→ Aim of the exercise
The listing beneath should be written out in full, exactly as shown.

::: Available data

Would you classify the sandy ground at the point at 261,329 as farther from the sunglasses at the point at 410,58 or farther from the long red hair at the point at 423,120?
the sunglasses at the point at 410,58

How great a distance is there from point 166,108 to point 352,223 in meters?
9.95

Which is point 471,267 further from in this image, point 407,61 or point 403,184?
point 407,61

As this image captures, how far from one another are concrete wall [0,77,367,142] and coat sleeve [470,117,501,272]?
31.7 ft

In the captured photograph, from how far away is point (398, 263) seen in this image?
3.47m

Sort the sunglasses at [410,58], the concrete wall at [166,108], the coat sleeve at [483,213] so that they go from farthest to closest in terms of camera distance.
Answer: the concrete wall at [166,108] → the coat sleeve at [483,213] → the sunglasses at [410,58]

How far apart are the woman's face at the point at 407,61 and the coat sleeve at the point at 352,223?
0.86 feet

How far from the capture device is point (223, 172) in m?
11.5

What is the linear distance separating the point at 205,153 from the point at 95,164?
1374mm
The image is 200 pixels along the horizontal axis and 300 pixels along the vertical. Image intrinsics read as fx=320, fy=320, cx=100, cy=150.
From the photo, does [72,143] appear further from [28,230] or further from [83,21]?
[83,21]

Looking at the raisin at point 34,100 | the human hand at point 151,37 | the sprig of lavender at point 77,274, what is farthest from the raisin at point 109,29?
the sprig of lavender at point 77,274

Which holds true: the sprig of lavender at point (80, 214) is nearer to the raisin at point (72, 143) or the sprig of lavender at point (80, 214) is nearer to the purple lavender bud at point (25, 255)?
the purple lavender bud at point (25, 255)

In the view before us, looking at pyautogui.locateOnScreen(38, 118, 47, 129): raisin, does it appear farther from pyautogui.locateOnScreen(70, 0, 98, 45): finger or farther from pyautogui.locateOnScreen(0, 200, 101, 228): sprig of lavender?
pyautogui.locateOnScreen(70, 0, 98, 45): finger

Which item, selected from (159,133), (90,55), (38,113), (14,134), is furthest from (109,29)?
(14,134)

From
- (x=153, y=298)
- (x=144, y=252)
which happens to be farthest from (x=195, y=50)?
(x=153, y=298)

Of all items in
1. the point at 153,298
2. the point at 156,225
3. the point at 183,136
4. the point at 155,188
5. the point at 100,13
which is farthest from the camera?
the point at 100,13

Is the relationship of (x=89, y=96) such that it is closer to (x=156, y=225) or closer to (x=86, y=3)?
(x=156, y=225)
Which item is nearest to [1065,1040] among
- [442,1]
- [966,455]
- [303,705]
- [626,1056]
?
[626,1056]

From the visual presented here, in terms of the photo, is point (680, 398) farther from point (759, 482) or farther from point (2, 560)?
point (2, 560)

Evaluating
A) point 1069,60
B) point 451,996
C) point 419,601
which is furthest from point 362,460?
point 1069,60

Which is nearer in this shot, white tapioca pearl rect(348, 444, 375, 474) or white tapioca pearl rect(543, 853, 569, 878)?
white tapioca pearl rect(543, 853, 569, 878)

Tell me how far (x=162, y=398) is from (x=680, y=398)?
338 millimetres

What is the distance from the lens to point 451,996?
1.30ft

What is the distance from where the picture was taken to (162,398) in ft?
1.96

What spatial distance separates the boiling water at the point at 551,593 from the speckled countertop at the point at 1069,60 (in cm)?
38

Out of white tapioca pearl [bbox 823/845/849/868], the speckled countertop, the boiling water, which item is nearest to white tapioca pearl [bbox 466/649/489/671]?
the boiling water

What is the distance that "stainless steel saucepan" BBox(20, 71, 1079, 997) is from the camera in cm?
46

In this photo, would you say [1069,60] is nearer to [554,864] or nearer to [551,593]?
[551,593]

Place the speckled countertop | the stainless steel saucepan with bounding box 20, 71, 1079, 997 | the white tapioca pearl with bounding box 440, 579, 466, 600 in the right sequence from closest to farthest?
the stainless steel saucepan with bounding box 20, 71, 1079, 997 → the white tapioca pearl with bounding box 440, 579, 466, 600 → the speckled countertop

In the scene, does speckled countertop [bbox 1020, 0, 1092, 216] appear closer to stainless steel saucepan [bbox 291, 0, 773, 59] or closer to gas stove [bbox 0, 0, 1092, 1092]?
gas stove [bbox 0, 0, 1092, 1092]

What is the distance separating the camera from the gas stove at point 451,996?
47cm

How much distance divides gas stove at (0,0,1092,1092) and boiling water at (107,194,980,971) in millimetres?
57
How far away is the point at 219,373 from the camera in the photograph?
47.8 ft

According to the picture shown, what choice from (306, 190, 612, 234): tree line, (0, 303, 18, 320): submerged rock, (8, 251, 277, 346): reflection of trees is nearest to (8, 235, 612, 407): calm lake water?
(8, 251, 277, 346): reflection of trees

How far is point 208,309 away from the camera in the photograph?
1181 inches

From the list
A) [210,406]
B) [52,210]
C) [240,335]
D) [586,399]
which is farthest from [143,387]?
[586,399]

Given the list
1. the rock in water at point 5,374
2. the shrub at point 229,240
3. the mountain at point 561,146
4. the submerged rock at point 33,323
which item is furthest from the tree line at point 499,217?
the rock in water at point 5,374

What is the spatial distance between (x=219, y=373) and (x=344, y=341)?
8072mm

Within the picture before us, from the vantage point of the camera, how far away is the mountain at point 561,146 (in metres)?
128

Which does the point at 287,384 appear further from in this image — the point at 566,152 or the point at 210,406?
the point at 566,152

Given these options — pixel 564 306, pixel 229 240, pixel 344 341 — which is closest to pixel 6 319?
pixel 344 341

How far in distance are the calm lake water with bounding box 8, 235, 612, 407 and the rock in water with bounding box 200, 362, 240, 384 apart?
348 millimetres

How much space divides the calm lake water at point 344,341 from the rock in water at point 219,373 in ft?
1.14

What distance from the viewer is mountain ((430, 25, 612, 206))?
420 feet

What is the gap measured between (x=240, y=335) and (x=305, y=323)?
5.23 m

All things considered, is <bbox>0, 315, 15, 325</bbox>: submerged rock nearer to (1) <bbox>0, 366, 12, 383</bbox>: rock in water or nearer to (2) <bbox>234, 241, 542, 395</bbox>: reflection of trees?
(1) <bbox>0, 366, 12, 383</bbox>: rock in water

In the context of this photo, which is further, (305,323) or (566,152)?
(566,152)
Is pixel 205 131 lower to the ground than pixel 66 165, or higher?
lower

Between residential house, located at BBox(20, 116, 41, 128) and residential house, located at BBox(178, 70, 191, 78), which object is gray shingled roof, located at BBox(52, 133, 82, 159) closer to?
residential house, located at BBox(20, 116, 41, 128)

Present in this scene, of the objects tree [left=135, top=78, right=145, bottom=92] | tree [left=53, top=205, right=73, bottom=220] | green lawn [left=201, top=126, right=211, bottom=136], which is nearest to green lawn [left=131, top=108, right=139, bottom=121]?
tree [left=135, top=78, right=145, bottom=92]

::::::

→ Solution to this problem
Would you classify the sandy ground at the point at 261,329 as farther from the sunglasses at the point at 410,58 or farther from the long red hair at the point at 423,120?
the sunglasses at the point at 410,58

How great a distance is there from point 166,108 to point 352,223 in meters?
9.95

Which is point 471,267 further from in this image, point 407,61 or point 403,184?
point 407,61

As this image captures, how far from one another are concrete wall [0,77,367,142] and coat sleeve [470,117,501,272]?
31.7 ft

In the captured photograph, from how far away is point (398, 263) seen in this image?
3.47m

Sort the sunglasses at [410,58], the concrete wall at [166,108], the coat sleeve at [483,213] so that they go from farthest to closest in terms of camera distance.
Answer: the concrete wall at [166,108] → the coat sleeve at [483,213] → the sunglasses at [410,58]

How far apart are the woman's face at the point at 407,61 and the coat sleeve at the point at 352,223?
0.86 feet

How far from the capture device is point (223, 172) in m?
11.5

What is the linear distance separating the point at 205,153 from the point at 95,164?
1374mm
The image is 200 pixels along the horizontal axis and 300 pixels along the vertical. Image intrinsics read as fx=320, fy=320, cx=100, cy=150.
From the photo, does [72,143] appear further from [28,230] or further from [83,21]?
[83,21]

Looking at the raisin at point 34,100 | the human hand at point 151,37 | the sprig of lavender at point 77,274, what is farthest from the raisin at point 109,29?
the sprig of lavender at point 77,274

Which holds true: the sprig of lavender at point (80, 214) is nearer to the raisin at point (72, 143) or the sprig of lavender at point (80, 214) is nearer to the purple lavender bud at point (25, 255)?
the purple lavender bud at point (25, 255)

In the view before us, looking at pyautogui.locateOnScreen(38, 118, 47, 129): raisin, does it appear farther from pyautogui.locateOnScreen(70, 0, 98, 45): finger or farther from pyautogui.locateOnScreen(0, 200, 101, 228): sprig of lavender?
pyautogui.locateOnScreen(70, 0, 98, 45): finger

Which item, selected from (159,133), (90,55), (38,113), (14,134), is furthest from (109,29)?
(14,134)

From
- (x=153, y=298)
- (x=144, y=252)
which happens to be farthest from (x=195, y=50)?
(x=153, y=298)

Of all items in
1. the point at 153,298
2. the point at 156,225
3. the point at 183,136
4. the point at 155,188
5. the point at 100,13
which is farthest from the camera?
the point at 100,13

Is the relationship of (x=89, y=96) such that it is closer to (x=156, y=225) or closer to (x=86, y=3)?
(x=156, y=225)
Which item is nearest to [1065,1040] among
- [442,1]
- [966,455]
- [303,705]
- [626,1056]
?
[626,1056]

From the visual presented here, in terms of the photo, is point (680, 398) farther from point (759, 482) or farther from point (2, 560)?
point (2, 560)

Evaluating
A) point 1069,60
B) point 451,996
C) point 419,601
which is furthest from point 362,460?
point 1069,60

Which is nearer in this shot, white tapioca pearl rect(348, 444, 375, 474) or white tapioca pearl rect(543, 853, 569, 878)?
white tapioca pearl rect(543, 853, 569, 878)

Tell me how far (x=162, y=398) is from (x=680, y=398)?
338 millimetres

What is the distance from the lens to point 451,996?
1.30ft

What is the distance from where the picture was taken to (162,398) in ft?
1.96

What spatial distance separates the boiling water at the point at 551,593 from the speckled countertop at the point at 1069,60 (in cm)?
38

Out of white tapioca pearl [bbox 823/845/849/868], the speckled countertop, the boiling water, which item is nearest to white tapioca pearl [bbox 466/649/489/671]?
the boiling water

What is the distance that "stainless steel saucepan" BBox(20, 71, 1079, 997) is from the camera in cm?
46

In this photo, would you say [1069,60] is nearer to [554,864] or nearer to [551,593]?
[551,593]

Place the speckled countertop | the stainless steel saucepan with bounding box 20, 71, 1079, 997 | the white tapioca pearl with bounding box 440, 579, 466, 600 in the right sequence from closest to farthest?
the stainless steel saucepan with bounding box 20, 71, 1079, 997 → the white tapioca pearl with bounding box 440, 579, 466, 600 → the speckled countertop

In the scene, does speckled countertop [bbox 1020, 0, 1092, 216] appear closer to stainless steel saucepan [bbox 291, 0, 773, 59] or closer to gas stove [bbox 0, 0, 1092, 1092]?
gas stove [bbox 0, 0, 1092, 1092]

What is the distance separating the camera from the gas stove at point 451,996?
47cm

How much distance divides gas stove at (0,0,1092,1092) and boiling water at (107,194,980,971) in millimetres?
57
How far away is the point at 219,373 from the camera in the photograph?
47.8 ft

According to the picture shown, what choice from (306, 190, 612, 234): tree line, (0, 303, 18, 320): submerged rock, (8, 251, 277, 346): reflection of trees is nearest to (8, 235, 612, 407): calm lake water?
(8, 251, 277, 346): reflection of trees

How far is point 208,309 away from the camera in the photograph?
1181 inches

From the list
A) [210,406]
B) [52,210]
C) [240,335]
D) [586,399]
which is farthest from [143,387]?
[586,399]

Given the list
1. the rock in water at point 5,374
2. the shrub at point 229,240
3. the mountain at point 561,146
4. the submerged rock at point 33,323
which item is furthest from the tree line at point 499,217?
the rock in water at point 5,374

What is the spatial distance between (x=219, y=373) and (x=344, y=341)?
8072mm

Within the picture before us, from the vantage point of the camera, how far away is the mountain at point 561,146 (in metres)?
128

Which does the point at 287,384 appear further from in this image — the point at 566,152 or the point at 210,406?
the point at 566,152

Given these options — pixel 564 306, pixel 229 240, pixel 344 341 — which is closest to pixel 6 319?
pixel 344 341

How far in distance are the calm lake water with bounding box 8, 235, 612, 407 and the rock in water with bounding box 200, 362, 240, 384 apart?
348 millimetres

How much space divides the calm lake water at point 344,341 from the rock in water at point 219,373 in ft?
1.14

What distance from the viewer is mountain ((430, 25, 612, 206))?
420 feet

What is the gap measured between (x=240, y=335) and (x=305, y=323)?
5.23 m

All things considered, is <bbox>0, 315, 15, 325</bbox>: submerged rock nearer to (1) <bbox>0, 366, 12, 383</bbox>: rock in water or nearer to (2) <bbox>234, 241, 542, 395</bbox>: reflection of trees?
(1) <bbox>0, 366, 12, 383</bbox>: rock in water

In the context of this photo, which is further, (305,323) or (566,152)?
(566,152)
Is pixel 205 131 lower to the ground than pixel 66 165, or higher?
lower

Between residential house, located at BBox(20, 116, 41, 128) and residential house, located at BBox(178, 70, 191, 78), which object is gray shingled roof, located at BBox(52, 133, 82, 159) closer to?
residential house, located at BBox(20, 116, 41, 128)

Present in this scene, of the objects tree [left=135, top=78, right=145, bottom=92] | tree [left=53, top=205, right=73, bottom=220] | green lawn [left=201, top=126, right=211, bottom=136], which is nearest to green lawn [left=131, top=108, right=139, bottom=121]?
tree [left=135, top=78, right=145, bottom=92]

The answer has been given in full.